$d^3$ in the Atiyah-Hirzebruch spectral sequence for (twisted) $KO$

Here are the first, more straightforward, differentials in the AHSS $$H^p(X;KO^q(\ast)) \Rightarrow KO^{p+q}(X)$$ for real K-theory.
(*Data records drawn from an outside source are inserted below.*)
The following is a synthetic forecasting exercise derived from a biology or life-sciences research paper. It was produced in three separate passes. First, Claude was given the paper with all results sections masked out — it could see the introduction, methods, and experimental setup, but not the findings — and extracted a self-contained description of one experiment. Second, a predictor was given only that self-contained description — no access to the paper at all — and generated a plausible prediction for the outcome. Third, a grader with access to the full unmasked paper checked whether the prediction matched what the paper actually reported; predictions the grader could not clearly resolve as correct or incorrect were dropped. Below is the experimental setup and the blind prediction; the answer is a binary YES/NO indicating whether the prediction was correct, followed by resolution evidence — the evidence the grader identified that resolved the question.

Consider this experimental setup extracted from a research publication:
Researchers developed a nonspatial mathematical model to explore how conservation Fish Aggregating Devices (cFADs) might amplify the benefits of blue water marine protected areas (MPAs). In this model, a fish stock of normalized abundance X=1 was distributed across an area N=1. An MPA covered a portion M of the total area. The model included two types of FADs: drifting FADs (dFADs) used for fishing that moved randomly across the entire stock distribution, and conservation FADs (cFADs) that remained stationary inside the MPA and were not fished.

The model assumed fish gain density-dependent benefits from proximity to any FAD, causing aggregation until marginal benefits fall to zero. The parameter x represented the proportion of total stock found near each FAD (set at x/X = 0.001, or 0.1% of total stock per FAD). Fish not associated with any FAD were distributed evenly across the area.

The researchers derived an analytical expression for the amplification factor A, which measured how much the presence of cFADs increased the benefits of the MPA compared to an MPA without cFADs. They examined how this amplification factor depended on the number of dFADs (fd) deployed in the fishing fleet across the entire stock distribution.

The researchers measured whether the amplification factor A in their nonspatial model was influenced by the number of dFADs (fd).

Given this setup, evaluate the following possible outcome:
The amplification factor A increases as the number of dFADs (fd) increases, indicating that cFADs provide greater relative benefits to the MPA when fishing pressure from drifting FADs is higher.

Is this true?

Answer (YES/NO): NO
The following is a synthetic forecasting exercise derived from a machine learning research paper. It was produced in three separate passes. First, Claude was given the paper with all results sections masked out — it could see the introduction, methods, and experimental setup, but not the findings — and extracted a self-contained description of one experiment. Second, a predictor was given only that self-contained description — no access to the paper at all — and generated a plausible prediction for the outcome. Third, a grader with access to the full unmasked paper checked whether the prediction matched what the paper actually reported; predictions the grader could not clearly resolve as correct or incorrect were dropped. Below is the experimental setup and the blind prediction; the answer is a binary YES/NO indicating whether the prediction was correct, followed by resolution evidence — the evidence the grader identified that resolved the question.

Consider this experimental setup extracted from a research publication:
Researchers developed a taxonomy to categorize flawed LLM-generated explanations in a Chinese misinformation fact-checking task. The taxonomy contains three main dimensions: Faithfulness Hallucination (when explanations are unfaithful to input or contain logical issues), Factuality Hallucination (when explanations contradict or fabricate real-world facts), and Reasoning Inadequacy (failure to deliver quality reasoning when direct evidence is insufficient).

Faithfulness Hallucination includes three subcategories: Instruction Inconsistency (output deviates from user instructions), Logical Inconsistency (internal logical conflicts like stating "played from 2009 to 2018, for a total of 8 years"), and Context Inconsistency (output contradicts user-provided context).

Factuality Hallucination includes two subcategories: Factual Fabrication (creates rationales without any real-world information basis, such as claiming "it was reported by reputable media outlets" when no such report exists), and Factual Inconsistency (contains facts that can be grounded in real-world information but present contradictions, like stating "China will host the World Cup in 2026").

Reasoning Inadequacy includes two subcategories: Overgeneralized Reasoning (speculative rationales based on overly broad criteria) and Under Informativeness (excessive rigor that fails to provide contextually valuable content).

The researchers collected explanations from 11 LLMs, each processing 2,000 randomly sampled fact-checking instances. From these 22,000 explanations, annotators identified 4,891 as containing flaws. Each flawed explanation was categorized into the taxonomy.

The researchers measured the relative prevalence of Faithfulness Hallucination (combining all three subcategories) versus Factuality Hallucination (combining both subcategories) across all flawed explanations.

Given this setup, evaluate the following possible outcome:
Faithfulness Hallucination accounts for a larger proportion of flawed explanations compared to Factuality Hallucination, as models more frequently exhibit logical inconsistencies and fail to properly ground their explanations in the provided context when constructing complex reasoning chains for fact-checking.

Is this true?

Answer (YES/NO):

Note $KO^q(\ast)$ is $$ \begin{cases} \Bbb Z &\text{if }q = 8k,\\ \Bbb Z/2 &\text{if }q = 8k-1,\\ \Bbb Z/2 &\text{if }q = 8k-2,\\ \Bbb Z &\text{if }q = 8k-4,\\ 0 &\text{otherwise.} \end{cases} $$

• For $q=8k$ the map $$d_2: H^\ast(X;\Bbb Z) \to H^{\ast+2}(X;\Bbb Z/2)$$ is $Sq^2 \circ r_2$, where $r_2$ is reduction from integer cohomology to mod-2 cohomology.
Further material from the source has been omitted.